> **Exercise brief**: Format the material below as a two-column CSV with the headers request and answer, one row per request, from the start of the material through the line containing "191 centimetres". Put each request and each answer in its own quoted field, turn line breaks into spaces, and leave the pictures out.
--*--
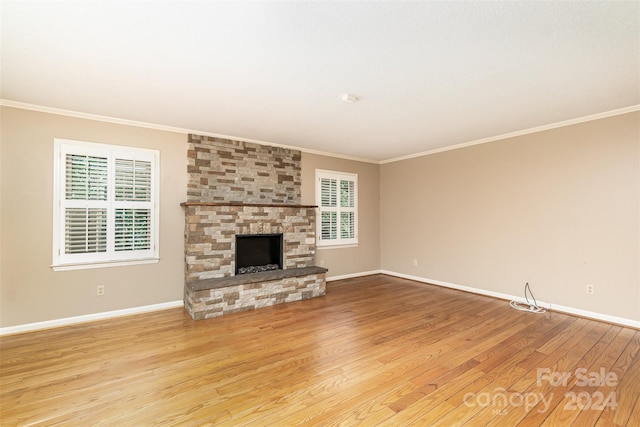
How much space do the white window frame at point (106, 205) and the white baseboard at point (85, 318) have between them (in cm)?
62

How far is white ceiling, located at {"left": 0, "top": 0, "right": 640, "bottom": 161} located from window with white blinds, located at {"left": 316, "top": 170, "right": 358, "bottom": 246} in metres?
2.00

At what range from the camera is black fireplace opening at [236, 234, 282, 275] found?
15.0 feet

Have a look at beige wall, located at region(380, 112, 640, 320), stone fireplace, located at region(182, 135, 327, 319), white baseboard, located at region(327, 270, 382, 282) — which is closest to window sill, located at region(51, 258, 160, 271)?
stone fireplace, located at region(182, 135, 327, 319)

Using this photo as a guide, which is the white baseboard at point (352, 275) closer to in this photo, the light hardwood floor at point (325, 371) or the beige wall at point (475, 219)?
the beige wall at point (475, 219)

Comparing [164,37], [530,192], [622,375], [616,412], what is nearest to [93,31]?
[164,37]

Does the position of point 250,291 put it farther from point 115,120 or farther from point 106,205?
point 115,120

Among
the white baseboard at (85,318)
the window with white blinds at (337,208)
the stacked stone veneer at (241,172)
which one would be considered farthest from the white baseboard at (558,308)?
the white baseboard at (85,318)

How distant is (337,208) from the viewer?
19.4 ft

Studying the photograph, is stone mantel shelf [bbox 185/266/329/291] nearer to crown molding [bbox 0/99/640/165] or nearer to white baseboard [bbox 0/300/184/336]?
white baseboard [bbox 0/300/184/336]

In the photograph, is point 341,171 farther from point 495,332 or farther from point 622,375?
point 622,375

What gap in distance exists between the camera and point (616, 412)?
191 centimetres

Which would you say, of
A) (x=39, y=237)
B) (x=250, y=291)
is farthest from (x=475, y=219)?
(x=39, y=237)

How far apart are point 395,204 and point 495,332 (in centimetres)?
339

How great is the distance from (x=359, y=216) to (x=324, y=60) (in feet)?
13.8
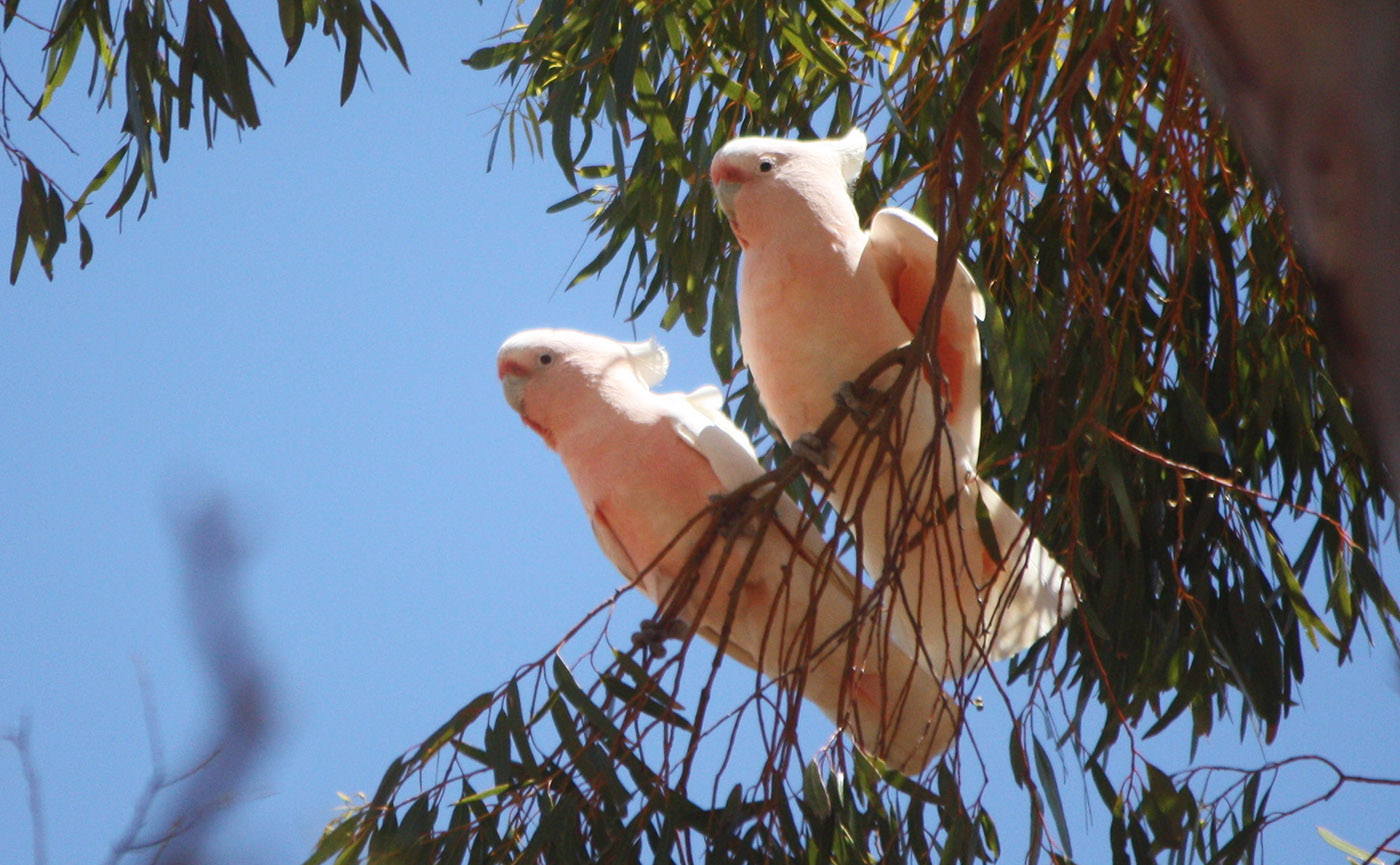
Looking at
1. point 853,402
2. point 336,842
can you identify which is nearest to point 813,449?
--*--
> **Response for this exercise**:
request,answer
"How much space do the white window frame at point (106, 205) and the white baseboard at point (85, 318) have between them (in cm)?","62"
"How far is white ceiling, located at {""left"": 0, ""top"": 0, ""right"": 640, ""bottom"": 161} located from window with white blinds, located at {""left"": 316, ""top"": 170, ""right"": 358, ""bottom"": 246} in metres?","2.00"
"At what range from the camera is black fireplace opening at [236, 234, 282, 275] found?","15.0 feet"
"Have a look at beige wall, located at region(380, 112, 640, 320), stone fireplace, located at region(182, 135, 327, 319), white baseboard, located at region(327, 270, 382, 282) — which is closest to window sill, located at region(51, 258, 160, 271)?","stone fireplace, located at region(182, 135, 327, 319)"
"Using this photo as a guide, which is the white baseboard at point (352, 275) closer to in this photo, the light hardwood floor at point (325, 371) or the beige wall at point (475, 219)?","the beige wall at point (475, 219)"
"Comparing [164,37], [530,192], [622,375], [616,412], what is nearest to [93,31]?","[164,37]"
"Does the position of point 250,291 put it farther from point 115,120 or farther from point 106,205?","point 115,120"
"Among the white baseboard at (85,318) the window with white blinds at (337,208) the stacked stone veneer at (241,172) which one would be considered farthest from the white baseboard at (558,308)?","the white baseboard at (85,318)"
"How distant is (337,208) from the viewer?","19.4 ft"
"Studying the photograph, is stone mantel shelf [bbox 185/266/329/291] nearer to crown molding [bbox 0/99/640/165] or nearer to white baseboard [bbox 0/300/184/336]?","white baseboard [bbox 0/300/184/336]"
"In the photograph, is point 341,171 farther from point 495,332 or farther from point 622,375?","point 622,375"
"What gap in distance exists between the camera and point (616, 412)?","191 centimetres"